[THE TASK]
Skip the pictures. Quote every line below, exactly, from the one with "Looking at the" through the final line.

[RECORDED DATA]
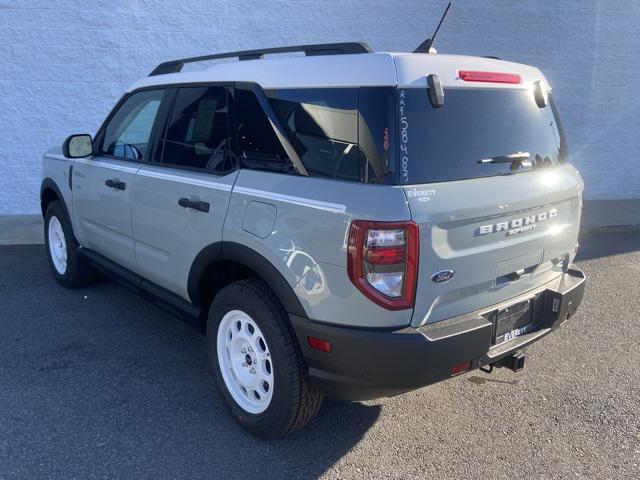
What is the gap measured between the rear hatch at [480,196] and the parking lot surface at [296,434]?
2.79 feet

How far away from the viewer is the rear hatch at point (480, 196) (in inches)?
96.7

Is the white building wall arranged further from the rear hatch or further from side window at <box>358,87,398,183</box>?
side window at <box>358,87,398,183</box>

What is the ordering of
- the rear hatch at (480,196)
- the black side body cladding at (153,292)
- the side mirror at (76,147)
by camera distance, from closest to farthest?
the rear hatch at (480,196) < the black side body cladding at (153,292) < the side mirror at (76,147)

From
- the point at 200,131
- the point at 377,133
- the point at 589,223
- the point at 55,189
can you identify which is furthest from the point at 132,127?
the point at 589,223

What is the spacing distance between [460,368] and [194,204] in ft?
5.57

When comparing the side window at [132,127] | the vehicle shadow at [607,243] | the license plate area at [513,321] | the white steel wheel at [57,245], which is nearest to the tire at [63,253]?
the white steel wheel at [57,245]

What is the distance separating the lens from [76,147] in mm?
4418

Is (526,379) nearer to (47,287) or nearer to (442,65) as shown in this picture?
(442,65)

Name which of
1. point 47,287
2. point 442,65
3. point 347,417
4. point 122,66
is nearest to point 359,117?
point 442,65

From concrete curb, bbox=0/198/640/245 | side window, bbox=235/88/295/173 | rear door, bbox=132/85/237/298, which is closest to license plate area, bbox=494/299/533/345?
side window, bbox=235/88/295/173

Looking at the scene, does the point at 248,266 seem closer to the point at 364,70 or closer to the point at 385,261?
the point at 385,261

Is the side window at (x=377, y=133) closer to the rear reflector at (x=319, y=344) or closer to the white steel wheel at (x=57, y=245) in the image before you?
the rear reflector at (x=319, y=344)

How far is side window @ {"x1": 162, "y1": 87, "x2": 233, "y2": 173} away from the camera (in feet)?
10.5

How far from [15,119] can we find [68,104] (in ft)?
2.56
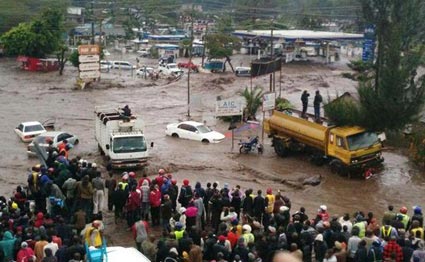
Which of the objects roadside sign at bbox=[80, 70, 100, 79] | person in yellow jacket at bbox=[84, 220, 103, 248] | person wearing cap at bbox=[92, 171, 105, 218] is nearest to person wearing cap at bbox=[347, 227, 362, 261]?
person in yellow jacket at bbox=[84, 220, 103, 248]

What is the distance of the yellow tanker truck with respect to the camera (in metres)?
24.9

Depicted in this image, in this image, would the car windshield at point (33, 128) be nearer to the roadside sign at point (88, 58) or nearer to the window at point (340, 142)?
the window at point (340, 142)

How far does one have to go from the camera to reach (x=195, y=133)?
107ft

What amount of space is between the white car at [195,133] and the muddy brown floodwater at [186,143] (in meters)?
0.51

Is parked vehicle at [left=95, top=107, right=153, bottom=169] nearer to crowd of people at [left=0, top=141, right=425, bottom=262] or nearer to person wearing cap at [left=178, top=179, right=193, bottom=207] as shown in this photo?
crowd of people at [left=0, top=141, right=425, bottom=262]

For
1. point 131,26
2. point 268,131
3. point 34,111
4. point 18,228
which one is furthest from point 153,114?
point 131,26

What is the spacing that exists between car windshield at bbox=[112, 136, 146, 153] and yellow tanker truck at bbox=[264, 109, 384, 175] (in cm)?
639

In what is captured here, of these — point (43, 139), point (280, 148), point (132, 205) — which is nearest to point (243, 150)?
point (280, 148)

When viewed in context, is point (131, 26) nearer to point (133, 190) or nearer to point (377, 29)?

[ANSWER TO THIS PROBLEM]
Looking at the scene, does the point at 248,266 seem closer to the point at 364,70 or closer to the point at 385,261?
the point at 385,261

Is the side window at (x=377, y=133) closer to the rear reflector at (x=319, y=344) or closer to the white steel wheel at (x=57, y=245) in the image before you?
the rear reflector at (x=319, y=344)

How far is side window @ {"x1": 162, "y1": 87, "x2": 233, "y2": 173} away from the camera (in feet)?
10.5

How far from [15,119] can we find [68,104] (in ft)?
2.56
Which of the objects roadside sign at bbox=[80, 70, 100, 79] | person in yellow jacket at bbox=[84, 220, 103, 248] | person wearing cap at bbox=[92, 171, 105, 218] is nearest to person wearing cap at bbox=[347, 227, 362, 261]?
person in yellow jacket at bbox=[84, 220, 103, 248]

What is the distance of the yellow tanker truck with respect to the camera (in metres)?
24.9

Depicted in this image, in this image, would the car windshield at point (33, 128) be nearer to the roadside sign at point (88, 58) or nearer to the window at point (340, 142)?
the window at point (340, 142)

How far does one have to go from the camera to reach (x=195, y=133)?
107ft

What amount of space is between the white car at [195,133] and the muddy brown floodwater at [186,143] (in meters)?
0.51

Is parked vehicle at [left=95, top=107, right=153, bottom=169] nearer to crowd of people at [left=0, top=141, right=425, bottom=262] or nearer to person wearing cap at [left=178, top=179, right=193, bottom=207] as shown in this photo?
crowd of people at [left=0, top=141, right=425, bottom=262]

For
1. point 131,26
2. point 268,131
3. point 34,111
4. point 18,228
which one is furthest from point 153,114?
point 131,26

What is the spacing that exists between car windshield at bbox=[112, 136, 146, 153] and yellow tanker truck at bbox=[264, 109, 384, 175] (in cm)?
639

In what is captured here, of these — point (43, 139), point (280, 148), point (132, 205) — which is nearest to point (243, 150)?
point (280, 148)

When viewed in context, is point (131, 26) nearer to point (133, 190) or nearer to point (377, 29)?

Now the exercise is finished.